Now, to what I ate this Wednesday.  Oh and I want to give a shout out to the Detoxinista.  She is the one who inspired me to do my own What I Ate Wednesday.  I knew I had seen it somewhere a while ago and she just started her’s again, so I wanted to give her props.  I found her via her amazing mac n cheese recipe (vegan and gluten free)!

The day starts with water and lemon.  If you haven’t gotten on this train, why not at least try it????!!!  I promise it will jump start your body and you can still have your coffee/tea too!  Just after.

For breakfast I had a green smoothie:
1 cup coconut water
4 sprigs of celery
1 small head of romaine
2 big handfuls of chopped kale
1 big handful of spinach
1/2 of a lemon juiced
1 very small apple
1/2 frozen banana
shake of green stevia powder

This made almost two full glasses worth.  I drank one up with bee pollen on top and put the rest in a togo cup that a sipped on my ride to the other side of town.

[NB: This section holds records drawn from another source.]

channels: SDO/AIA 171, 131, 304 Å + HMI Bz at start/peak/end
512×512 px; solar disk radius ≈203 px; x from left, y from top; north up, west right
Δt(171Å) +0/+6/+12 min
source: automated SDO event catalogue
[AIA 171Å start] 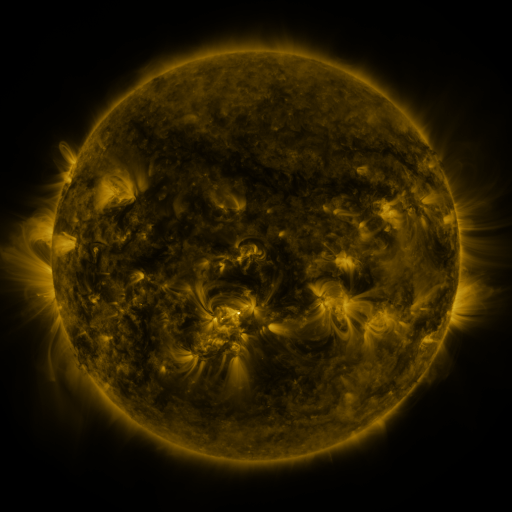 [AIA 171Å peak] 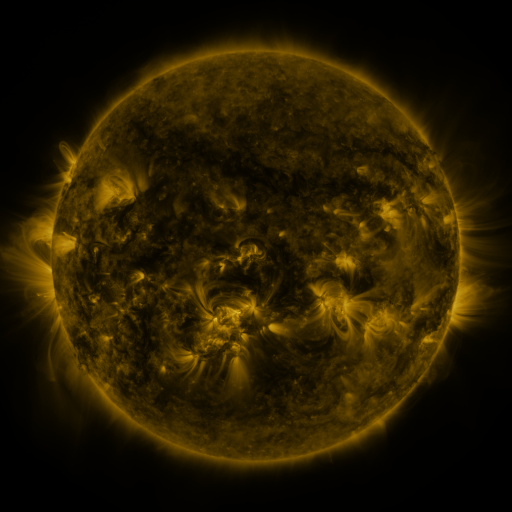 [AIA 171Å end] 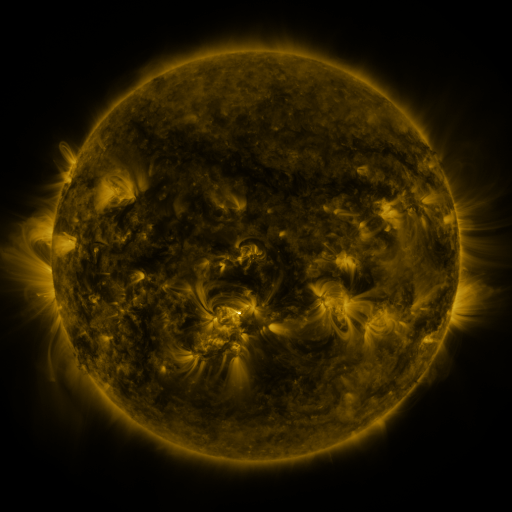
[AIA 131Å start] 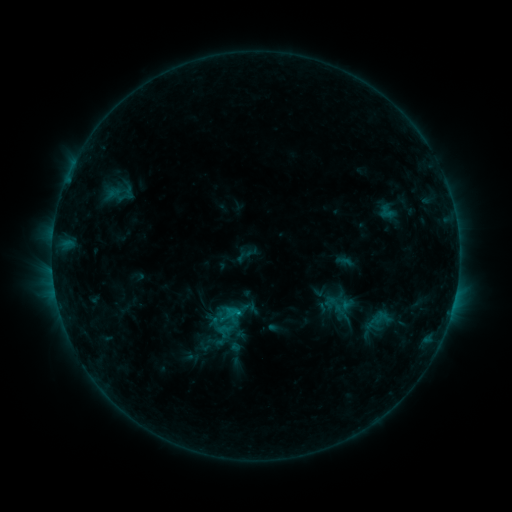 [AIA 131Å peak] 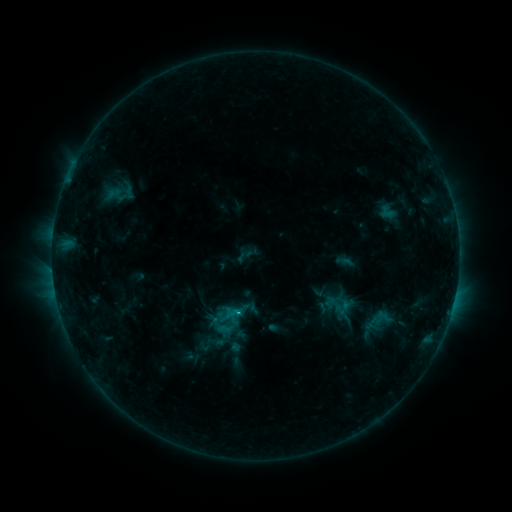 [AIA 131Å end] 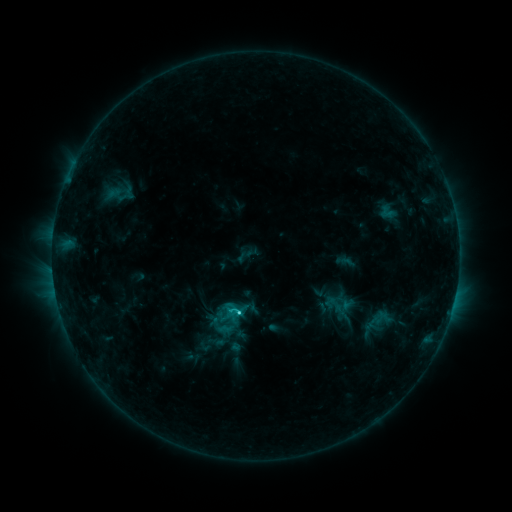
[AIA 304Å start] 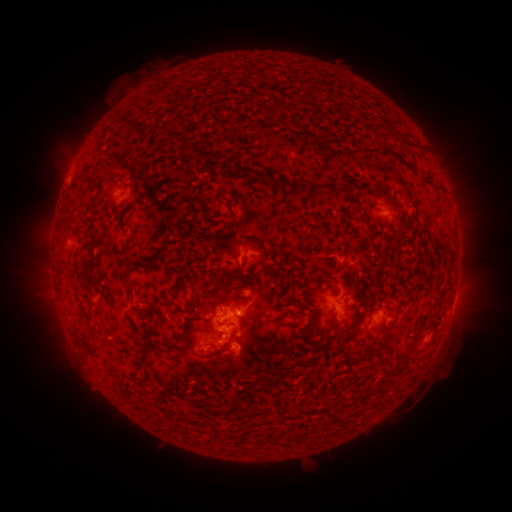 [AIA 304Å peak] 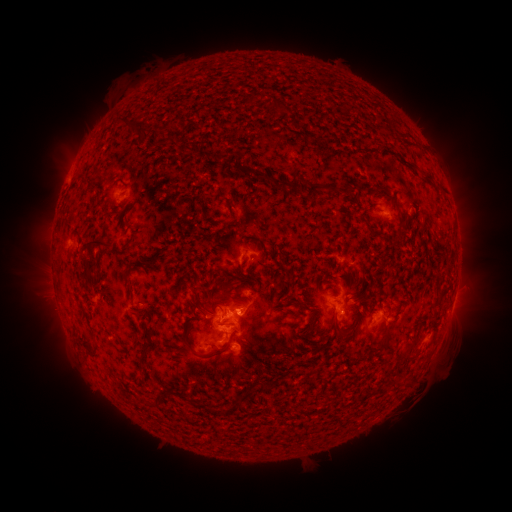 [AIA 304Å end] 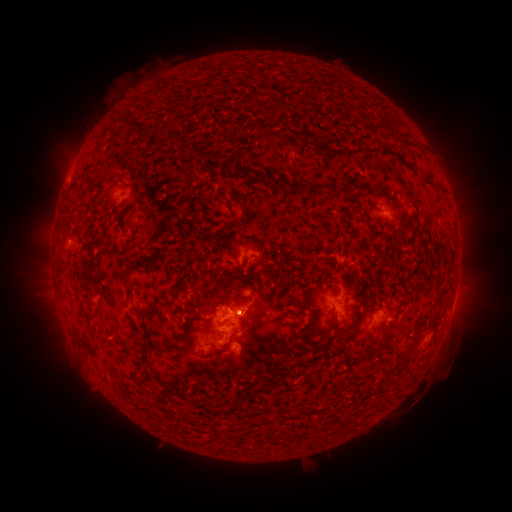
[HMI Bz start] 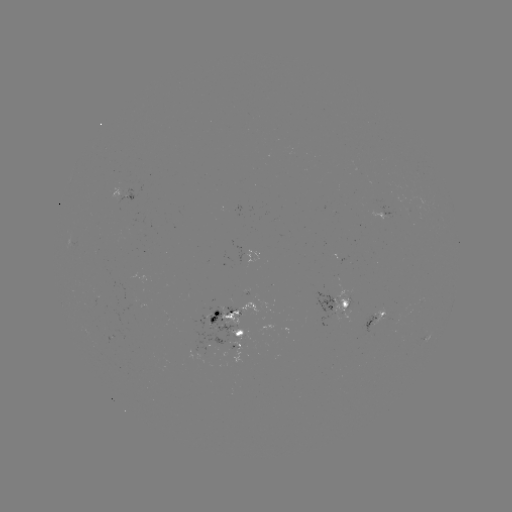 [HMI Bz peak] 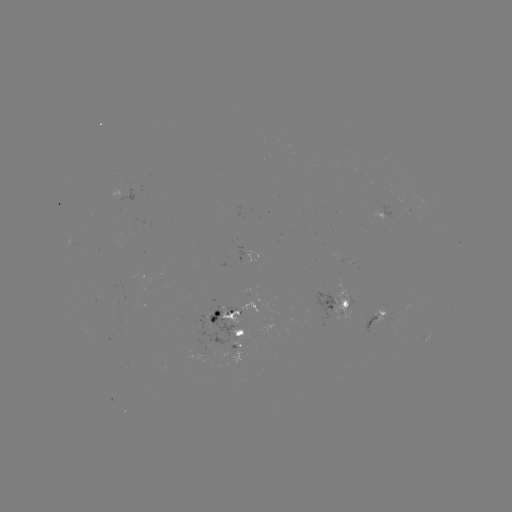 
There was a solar flare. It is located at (238, 313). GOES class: C3.5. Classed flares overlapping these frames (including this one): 1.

Lunch was at the Whole Foods Venice salad bar.  
Arugula, Dandelion, Kale, Spinach.
A few cabbage salads.
Artichokes
Golden beets
Topped with sesame seeds and olive oil.

This really may have been plenty, but I had been craving Indian food, so I got a small box of two curries topping some quinoa.

I also grabbed a multi green black label Synergy Kombucha from the Whole Foods.

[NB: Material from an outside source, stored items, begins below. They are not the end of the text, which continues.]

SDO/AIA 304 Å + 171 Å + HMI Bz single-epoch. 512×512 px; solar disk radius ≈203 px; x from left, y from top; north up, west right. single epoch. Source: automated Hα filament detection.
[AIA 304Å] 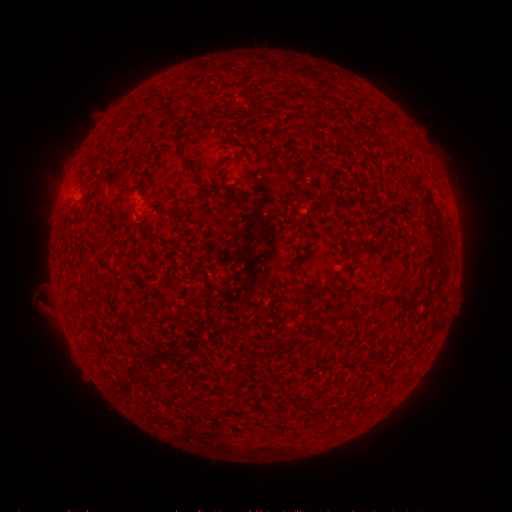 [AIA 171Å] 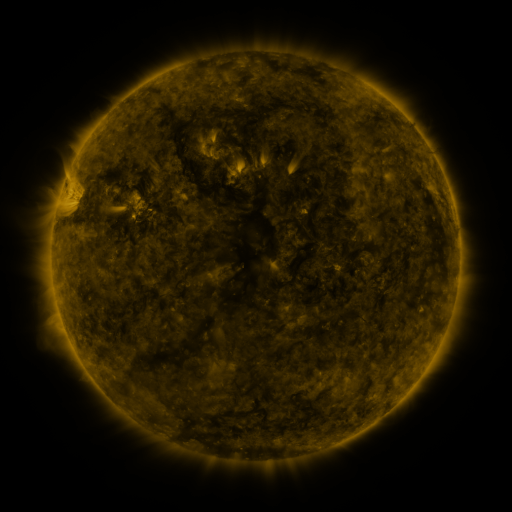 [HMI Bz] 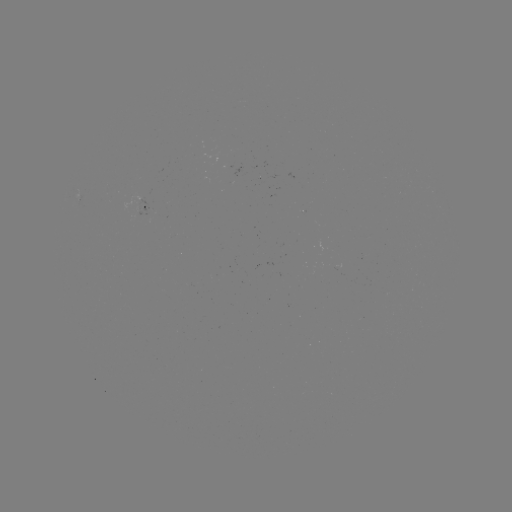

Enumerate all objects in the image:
filament: (298, 97)
filament: (257, 106)
filament: (398, 282)
filament: (322, 289)
filament: (162, 295)
filament: (150, 309)
filament: (127, 317)
filament: (363, 319)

My friends and I had a little sweet tooth so we walked over to Cafe Gratitude for a couple of their delightful raw chocolate truffles.

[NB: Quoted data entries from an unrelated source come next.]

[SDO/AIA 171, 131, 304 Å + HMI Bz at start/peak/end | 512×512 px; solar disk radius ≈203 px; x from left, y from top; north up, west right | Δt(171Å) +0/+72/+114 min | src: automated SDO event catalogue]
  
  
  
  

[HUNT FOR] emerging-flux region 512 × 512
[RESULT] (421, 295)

Dinner, was back at home.  I was starving and debating whether to just walk up the street for something delicious, but ended up whipping up a delicious pasta dish full of greens.

Boil water for pasta (mine is gluten free).
Set timer.
Add pasta.
Start timer.
When 2 minutes are left add greens to the boiling water.
I used kale and spinach.
Drain pasta and greens.

 

Melt coconut oil in pot.

I  Added:
cooked pasta and greens
nutritional yeast
greek olives
capers
Rosemary sea salt
fresh basil from my garden!

I mixed it all around.  Taste test and then served it up!  You can add anything for your dish.  I basically, just open my fridge and pantry and grab things that I think will compliment each other and add flavor.

I also whipped up some Brazil Nut Parmesian Cheese as a topper for extra flavor. 

It’s simply:
Brazil Nuts
Garlic clove
sea salt

Put it in a food processor and tada!

 

 

For dessert I had a cherimoya fruit that I had gotten at the farmers market.  It is the perfect dessert for me.  Not too sweet and very fulfilling.